Dataset excerpts
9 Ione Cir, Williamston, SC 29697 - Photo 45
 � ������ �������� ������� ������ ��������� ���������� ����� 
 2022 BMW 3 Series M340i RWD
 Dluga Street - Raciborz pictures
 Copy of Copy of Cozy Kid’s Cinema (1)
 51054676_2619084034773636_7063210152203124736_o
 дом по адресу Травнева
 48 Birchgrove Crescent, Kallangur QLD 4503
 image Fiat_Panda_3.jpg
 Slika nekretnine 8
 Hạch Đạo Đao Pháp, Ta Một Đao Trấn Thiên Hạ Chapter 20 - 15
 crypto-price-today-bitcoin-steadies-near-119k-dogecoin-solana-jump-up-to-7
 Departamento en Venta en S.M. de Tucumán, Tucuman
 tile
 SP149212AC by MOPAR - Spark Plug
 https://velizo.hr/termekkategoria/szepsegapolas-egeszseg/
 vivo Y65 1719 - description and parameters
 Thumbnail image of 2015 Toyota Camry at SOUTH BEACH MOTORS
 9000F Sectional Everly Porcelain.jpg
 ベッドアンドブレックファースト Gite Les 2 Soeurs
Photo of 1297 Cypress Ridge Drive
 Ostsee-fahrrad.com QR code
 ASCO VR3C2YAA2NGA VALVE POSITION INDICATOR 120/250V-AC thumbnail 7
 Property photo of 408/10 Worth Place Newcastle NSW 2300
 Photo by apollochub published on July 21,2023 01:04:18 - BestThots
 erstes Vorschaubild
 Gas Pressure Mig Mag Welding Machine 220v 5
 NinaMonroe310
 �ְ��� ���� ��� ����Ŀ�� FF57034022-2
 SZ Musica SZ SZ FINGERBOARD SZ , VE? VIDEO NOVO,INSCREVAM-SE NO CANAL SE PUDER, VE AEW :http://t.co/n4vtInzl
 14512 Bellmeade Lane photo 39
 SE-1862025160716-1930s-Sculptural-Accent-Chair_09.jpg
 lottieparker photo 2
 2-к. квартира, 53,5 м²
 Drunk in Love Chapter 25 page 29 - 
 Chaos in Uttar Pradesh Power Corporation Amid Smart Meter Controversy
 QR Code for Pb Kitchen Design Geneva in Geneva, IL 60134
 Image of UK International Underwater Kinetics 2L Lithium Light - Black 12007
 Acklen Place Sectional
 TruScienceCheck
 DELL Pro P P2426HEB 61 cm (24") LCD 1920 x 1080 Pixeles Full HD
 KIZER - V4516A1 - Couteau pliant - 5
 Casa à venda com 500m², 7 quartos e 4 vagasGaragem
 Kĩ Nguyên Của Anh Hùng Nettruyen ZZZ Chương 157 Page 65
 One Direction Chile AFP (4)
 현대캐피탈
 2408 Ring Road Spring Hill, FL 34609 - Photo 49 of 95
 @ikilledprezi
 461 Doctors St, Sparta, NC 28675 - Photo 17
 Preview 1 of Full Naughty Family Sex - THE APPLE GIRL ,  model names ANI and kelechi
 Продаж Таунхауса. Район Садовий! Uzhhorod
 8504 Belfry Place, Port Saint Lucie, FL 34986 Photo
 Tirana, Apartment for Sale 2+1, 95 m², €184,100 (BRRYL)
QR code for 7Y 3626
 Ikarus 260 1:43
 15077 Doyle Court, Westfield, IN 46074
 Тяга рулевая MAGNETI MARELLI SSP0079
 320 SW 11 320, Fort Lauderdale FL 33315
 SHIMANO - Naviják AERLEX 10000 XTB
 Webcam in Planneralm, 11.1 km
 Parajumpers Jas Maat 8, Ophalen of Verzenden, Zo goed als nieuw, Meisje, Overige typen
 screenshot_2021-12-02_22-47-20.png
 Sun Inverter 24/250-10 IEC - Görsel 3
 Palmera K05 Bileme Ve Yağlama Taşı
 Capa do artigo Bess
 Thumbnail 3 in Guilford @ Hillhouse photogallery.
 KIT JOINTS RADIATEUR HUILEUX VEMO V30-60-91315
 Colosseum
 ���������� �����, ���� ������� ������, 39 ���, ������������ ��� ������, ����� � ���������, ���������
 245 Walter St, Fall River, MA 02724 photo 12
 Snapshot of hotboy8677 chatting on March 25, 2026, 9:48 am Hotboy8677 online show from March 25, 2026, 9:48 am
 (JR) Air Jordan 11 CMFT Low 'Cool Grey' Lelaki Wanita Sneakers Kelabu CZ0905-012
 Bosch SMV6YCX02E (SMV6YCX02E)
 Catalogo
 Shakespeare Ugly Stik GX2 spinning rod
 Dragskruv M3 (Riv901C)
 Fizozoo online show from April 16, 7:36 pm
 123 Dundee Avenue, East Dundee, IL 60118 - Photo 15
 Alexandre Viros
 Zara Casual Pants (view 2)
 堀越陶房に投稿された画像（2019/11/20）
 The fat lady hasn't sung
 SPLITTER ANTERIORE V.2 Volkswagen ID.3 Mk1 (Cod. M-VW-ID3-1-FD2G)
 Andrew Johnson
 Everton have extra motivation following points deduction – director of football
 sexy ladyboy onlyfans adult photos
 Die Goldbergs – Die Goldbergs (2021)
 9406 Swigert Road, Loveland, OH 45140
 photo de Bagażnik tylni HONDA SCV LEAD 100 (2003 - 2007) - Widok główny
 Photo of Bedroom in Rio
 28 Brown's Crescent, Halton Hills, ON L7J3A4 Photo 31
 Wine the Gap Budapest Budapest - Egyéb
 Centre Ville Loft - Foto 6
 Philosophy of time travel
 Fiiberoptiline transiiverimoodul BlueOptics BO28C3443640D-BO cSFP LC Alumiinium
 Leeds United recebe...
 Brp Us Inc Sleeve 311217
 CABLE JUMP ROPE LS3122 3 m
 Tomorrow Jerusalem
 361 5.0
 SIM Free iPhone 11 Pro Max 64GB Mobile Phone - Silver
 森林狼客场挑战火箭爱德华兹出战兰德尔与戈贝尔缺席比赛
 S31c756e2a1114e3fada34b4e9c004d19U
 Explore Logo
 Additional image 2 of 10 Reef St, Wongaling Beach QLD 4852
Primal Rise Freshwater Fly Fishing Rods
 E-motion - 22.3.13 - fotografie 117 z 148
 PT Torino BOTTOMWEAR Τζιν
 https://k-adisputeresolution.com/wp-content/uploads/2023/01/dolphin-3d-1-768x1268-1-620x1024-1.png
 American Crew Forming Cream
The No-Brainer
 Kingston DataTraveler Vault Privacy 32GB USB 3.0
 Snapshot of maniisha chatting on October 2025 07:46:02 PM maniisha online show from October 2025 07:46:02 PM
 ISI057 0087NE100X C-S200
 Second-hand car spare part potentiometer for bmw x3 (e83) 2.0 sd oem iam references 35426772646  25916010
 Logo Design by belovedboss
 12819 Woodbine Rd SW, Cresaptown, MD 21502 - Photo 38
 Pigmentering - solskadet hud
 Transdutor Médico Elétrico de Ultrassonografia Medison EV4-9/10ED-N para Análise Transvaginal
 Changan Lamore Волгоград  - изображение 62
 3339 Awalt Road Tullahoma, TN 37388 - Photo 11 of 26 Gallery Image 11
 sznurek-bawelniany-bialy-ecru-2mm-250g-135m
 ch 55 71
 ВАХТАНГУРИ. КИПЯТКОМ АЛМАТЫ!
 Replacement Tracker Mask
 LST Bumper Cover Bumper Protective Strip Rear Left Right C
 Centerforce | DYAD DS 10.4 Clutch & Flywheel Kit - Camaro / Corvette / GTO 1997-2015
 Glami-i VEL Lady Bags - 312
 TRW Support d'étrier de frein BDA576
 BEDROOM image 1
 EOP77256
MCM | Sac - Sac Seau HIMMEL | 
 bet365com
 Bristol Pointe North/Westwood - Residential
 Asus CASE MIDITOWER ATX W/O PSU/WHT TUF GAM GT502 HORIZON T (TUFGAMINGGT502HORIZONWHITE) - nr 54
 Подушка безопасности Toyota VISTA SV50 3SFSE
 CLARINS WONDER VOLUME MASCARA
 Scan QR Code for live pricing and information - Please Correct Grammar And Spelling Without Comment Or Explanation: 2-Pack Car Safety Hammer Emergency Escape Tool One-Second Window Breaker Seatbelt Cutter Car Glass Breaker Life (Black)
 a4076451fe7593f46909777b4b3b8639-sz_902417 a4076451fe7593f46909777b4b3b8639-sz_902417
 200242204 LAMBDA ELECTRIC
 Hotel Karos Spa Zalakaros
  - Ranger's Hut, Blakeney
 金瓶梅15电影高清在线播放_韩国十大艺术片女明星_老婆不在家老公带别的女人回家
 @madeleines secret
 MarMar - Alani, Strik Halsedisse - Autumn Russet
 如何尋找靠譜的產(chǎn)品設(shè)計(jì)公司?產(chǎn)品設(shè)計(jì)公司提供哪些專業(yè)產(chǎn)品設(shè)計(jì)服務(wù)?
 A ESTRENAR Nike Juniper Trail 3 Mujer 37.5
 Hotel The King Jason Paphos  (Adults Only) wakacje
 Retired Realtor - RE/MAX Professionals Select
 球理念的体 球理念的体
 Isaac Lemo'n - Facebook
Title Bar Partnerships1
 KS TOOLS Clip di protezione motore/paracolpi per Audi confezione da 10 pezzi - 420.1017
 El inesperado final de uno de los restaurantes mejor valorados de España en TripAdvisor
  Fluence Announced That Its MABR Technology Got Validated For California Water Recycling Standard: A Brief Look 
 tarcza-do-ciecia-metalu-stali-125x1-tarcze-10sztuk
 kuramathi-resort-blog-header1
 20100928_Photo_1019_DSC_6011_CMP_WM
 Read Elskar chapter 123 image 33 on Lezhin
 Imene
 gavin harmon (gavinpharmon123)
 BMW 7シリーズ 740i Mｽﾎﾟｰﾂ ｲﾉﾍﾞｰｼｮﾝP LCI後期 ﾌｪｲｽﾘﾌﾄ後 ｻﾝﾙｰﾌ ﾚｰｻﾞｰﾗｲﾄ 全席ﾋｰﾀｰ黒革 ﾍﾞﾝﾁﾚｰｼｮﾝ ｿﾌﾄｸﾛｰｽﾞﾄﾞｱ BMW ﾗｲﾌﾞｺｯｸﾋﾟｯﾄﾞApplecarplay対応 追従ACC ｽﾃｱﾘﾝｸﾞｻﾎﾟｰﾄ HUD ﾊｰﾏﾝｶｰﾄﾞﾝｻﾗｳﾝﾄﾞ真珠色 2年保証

● **What needs to be done**
Look through the entries above and copy each line that has "from" in it.

● **Answer space**
 Snapshot of hotboy8677 chatting on March 25, 2026, 9:48 am Hotboy8677 online show from March 25, 2026, 9:48 am
 Fizozoo online show from April 16, 7:36 pm
 Snapshot of maniisha chatting on October 2025 07:46:02 PM maniisha online show from October 2025 07:46:02 PM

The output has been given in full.